Najbardziej haniebny proces w dziejach ludzkości
CHYBA żadna rozprawa z czasów starożytnych nie jest tak dobrze znana jak proces Jezusa Chrystusa. Każda z czterech Ewangelii szczegółowo opisuje jego aresztowanie, osądzenie i egzekucję. Dlaczego powinniśmy się tym interesować? Ponieważ Jezus polecił swym naśladowcom upamiętniać jego śmierć, a przecież doprowadził do niej właśnie ten proces. Poza tym warto osobiście się przekonać, że wniesione oskarżenia były niesłuszne. Co więcej, ofiarna śmierć Jezusa ma istotne znaczenie dla naszego obecnego życia i dla naszej przyszłości (Łukasza 22:19; Jana 6:40).
Palestyna w I wieku podlegała władzy Rzymu. Rzymianie pozwolili miejscowym przywódcom religijnym rozstrzygać wśród rodaków sprawy sądowe zgodnie z prawem żydowskim. Ale najwyraźniej nie obejmowało to wykonywania na przestępcach wyroków śmierci. Dlatego też Jezus został aresztowany przez wrogich mu Żydów, a stracony przez Rzymian. Swoją działalnością tak rozsierdził członków żydowskiej elity religijnej, że postanowili go zamordować. Chcieli jednak nadać temu pozory legalności.
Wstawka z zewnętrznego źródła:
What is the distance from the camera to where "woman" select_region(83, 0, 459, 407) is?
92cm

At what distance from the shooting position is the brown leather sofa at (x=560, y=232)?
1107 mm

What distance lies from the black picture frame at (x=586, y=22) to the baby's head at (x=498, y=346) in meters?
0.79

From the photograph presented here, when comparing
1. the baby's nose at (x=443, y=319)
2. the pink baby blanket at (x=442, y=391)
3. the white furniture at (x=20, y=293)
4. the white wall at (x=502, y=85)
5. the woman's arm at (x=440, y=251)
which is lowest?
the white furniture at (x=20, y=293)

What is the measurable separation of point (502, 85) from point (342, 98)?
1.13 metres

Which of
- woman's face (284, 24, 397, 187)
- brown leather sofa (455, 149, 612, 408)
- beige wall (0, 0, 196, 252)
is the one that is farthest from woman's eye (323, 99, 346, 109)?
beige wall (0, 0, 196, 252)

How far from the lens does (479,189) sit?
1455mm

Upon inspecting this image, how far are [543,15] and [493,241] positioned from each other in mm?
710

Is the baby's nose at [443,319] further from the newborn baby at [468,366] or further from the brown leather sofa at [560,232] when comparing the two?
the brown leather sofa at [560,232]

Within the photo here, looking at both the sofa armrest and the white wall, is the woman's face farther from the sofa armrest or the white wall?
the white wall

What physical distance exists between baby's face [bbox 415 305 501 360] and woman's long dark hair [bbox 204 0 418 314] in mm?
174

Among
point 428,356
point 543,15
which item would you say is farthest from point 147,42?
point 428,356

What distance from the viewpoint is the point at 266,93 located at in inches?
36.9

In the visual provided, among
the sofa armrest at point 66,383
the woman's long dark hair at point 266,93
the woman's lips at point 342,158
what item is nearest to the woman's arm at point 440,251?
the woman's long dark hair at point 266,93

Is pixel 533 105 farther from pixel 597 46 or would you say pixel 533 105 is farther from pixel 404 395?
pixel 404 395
Pewien amerykański wykładowca prawa nazwał ich knowania „największą zbrodnią w dziejach sądownictwa”a.
Ciąg nieprawidłowości
Prawo, które Bóg przekazał Izraelowi przez Mojżesza, zostało nazwane „najlepszym, najbardziej światłym systemem prawnym, jaki kiedykolwiek wprowadzono”. W czasach Jezusa istniało też mnóstwo dodatkowych przepisów, sformułowanych przez nauczycieli religijnych, a później włączonych do Talmudu (zobacz ramkę „Żydowskie przepisy prawne w I wieku”, strona 20). Czy rozprawa Jezusa przebiegała zgodnie z obowiązującym wówczas prawem — zarówno tym danym przez Boga, jak i stworzonym przez ludzi?
Zastanówmy się, czy Jezus został aresztowany za konkretne przestępstwo na podstawie zgodnych zeznań dwóch świadków. Czegoś takiego wymagało prawo. W ówczesnej Palestynie sąd nie mógł podejmować żadnych kroków, jeśli ktoś nie zgłosił popełnienia przestępstwa. Oskarżenie można było wnieść podczas regularnej sesji sądowej. Nie wystarczyło jednak świadectwo jednej osoby. Potrzebne były zgodne zeznania co najmniej dwóch świadków, będących zarazem oskarżycielami. Dopiero wtedy istniała podstawa prawna do aresztowania podejrzanego (Powtórzonego Prawa 19:15). Tymczasem w wypadku Jezusa przywódcy żydowscy po prostu „szukali skutecznego sposobu, by się go pozbyć”. Pojmali go wtedy, gdy nadarzyła się „dobra sposobność” — pod osłoną nocy, „z dala od tłumu” (Łukasza 22:2, 5, 6, 53).
Jezus został aresztowany, choć nikt nie wniósł przeciw niemu żadnego zarzutu. Dopiero potem kapłani i Sanhedryn (najwyższy sąd żydowski) rozpoczęli poszukiwania świadków (Mateusza 26:59). Nie mogli jednak znaleźć dwóch osób, których zeznania by się pokrywały. A przecież sąd w ogóle nie powinien zajmować się szukaniem świadków. Prawnik i pisarz Alexander Taylor Innes stwierdził: „Sądzenie kogoś — i to z myślą o pozbawieniu go życia — bez wcześniejszego postawienia mu konkretnych zarzutów słusznie można nazwać skandalem”.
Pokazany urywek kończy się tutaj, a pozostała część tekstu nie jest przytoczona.